秋田高専のホームページにようこそ。
5月の連休が終わって、秋田も過ごしやすい天候です。秋田高専の学生諸君も本格的な高専生活に入っております。
秋田高専から東に目をやると、大平山の緑の山体が美しく陽光に映えており、整備された水田には水が引き入れられて田植えも終わっています。
西に目をやると、秋田の西側は日本海ですが、「なまはげ」で有名な男鹿半島にかけての海岸線には多くの風力発電の風車がたっています。

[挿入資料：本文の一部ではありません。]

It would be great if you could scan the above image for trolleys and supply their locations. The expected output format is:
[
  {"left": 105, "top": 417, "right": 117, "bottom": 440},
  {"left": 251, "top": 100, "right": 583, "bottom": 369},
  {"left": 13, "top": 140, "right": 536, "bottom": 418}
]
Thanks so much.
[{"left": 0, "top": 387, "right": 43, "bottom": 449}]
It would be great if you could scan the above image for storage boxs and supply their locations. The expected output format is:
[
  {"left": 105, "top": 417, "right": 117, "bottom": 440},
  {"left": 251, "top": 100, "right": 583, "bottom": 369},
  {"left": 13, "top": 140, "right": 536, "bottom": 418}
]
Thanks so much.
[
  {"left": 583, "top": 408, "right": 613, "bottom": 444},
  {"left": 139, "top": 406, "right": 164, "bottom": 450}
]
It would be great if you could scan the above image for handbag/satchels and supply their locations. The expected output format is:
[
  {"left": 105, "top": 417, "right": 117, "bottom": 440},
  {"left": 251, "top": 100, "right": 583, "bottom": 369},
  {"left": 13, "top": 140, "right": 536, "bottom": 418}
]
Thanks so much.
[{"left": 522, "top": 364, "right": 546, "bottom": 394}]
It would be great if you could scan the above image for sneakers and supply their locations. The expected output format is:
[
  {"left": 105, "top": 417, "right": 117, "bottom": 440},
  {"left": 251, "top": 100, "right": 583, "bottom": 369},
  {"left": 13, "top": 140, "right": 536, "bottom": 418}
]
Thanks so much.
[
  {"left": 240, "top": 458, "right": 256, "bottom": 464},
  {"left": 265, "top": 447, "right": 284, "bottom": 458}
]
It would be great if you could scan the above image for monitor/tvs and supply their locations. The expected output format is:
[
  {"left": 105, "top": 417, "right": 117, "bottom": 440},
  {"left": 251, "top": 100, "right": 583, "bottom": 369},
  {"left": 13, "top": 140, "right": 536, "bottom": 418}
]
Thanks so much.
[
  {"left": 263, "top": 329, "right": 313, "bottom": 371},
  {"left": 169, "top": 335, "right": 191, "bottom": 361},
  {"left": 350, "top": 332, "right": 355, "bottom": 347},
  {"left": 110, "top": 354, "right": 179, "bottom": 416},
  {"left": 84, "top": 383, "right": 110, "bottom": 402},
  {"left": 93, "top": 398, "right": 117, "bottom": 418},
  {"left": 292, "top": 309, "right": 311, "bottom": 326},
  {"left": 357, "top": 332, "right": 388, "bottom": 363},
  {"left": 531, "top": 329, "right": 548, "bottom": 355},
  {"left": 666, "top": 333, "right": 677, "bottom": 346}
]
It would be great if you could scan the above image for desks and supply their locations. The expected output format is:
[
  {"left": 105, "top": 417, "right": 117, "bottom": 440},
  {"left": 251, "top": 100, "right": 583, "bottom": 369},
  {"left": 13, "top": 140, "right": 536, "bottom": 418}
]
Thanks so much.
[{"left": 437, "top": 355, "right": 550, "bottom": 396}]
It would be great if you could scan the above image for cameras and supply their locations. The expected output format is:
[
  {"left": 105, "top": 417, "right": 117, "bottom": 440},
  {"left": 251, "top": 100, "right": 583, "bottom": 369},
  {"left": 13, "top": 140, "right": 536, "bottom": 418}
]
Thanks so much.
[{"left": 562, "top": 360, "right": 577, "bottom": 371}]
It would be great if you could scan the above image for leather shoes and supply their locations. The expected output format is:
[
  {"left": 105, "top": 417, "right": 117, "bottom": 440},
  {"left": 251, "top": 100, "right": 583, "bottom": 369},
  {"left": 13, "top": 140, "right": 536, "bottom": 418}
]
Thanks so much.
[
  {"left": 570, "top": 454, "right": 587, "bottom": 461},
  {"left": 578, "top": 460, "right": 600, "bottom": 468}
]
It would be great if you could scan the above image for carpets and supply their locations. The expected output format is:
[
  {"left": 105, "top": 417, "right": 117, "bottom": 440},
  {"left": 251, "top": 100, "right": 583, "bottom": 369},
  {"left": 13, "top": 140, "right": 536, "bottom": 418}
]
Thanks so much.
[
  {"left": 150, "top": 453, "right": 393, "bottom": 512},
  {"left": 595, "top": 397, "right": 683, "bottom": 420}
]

風力発電は、地球温暖化を防ぐためのエネルギー技術として注目されており、秋田でも新しい産業として大きな期待が寄せられています。地元の新聞でも取り上げられない日がないくらいに注目を浴びています。
美しい自然、かけがえのない地球の環境。
人間は、自然と折り合いをつけていかなければ生存していくことはできません。いくら豊かな自然環境に恵まれているとしても、環境に甘えて資源を一方的に利用するだけでは、文明は行き詰まってしまいます。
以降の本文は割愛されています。